WHAT YOU HAVE TO DO:
Reproduce word for word the part of the Mars article between "Mars: Was the" and "maybe had life?", inclusive.

SELECTED PASSAGE:
★ ★ ★ ★ ★ ★ ★
Mars: Was the red planet once blue?

Most astrophysicists agree that liquid water once existed on Mars. However, it is disputed how much water it was. In a new analysis, a research team from the University of Copenhagen concluded that the planet may have been covered by an ocean 300 meters deep about 4.5 billion years ago. The study was published in the journal Science Advances. So was the Red Planet once blue and maybe had life?

“In the early stages, young Mars was bombarded by ice-filled asteroids,” says Martin Bizzarro of the Center for Star and Planet Formation at the University of Copenhagen, one of the lead authors of the study. “This happened during the first 100 million years of the planet’s evolution.” In addition to water, icy asteroids also brought with them biologically relevant molecules such as amino acids. They are found in all living things known to date and serve as building blocks for proteins. “Although the degree of preservation of biologically relevant molecules depends on a number of factors, our results provide evidence that exotic organic matter reached the Martian surface,” the authors write.

Scientists have been able to reconstruct the early history of Mars using a billion-year-old meteorite. The meteorite was once part of the crust of Mars and offers a unique insight into what happened during the formation of the solar system. The chromium isotopes it contains provide information on the history of nucleosynthesis and the time scale of the formation of planetary deposits. The mystery lies in how the surface of Mars, which once contained a meteorite, formed, the study says, because the surface does not move. On Earth it is the opposite. Tectonic plates are in constant motion. This erased all traces of the first 500 million years of Earth’s history.
★ ★ ★ ★ ★ ★ ★
RECORDED INFORMATION:
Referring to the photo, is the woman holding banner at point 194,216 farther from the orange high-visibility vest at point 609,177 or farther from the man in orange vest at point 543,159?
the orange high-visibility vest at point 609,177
★ ★ ★ ★ ★ ★ ★
PROBLEM SOLUTION:
Mars: Was the red planet once blue?

Most astrophysicists agree that liquid water once existed on Mars. However, it is disputed how much water it was. In a new analysis, a research team from the University of Copenhagen concluded that the planet may have been covered by an ocean 300 meters deep about 4.5 billion years ago. The study was published in the journal Science Advances. So was the Red Planet once blue and maybe had life?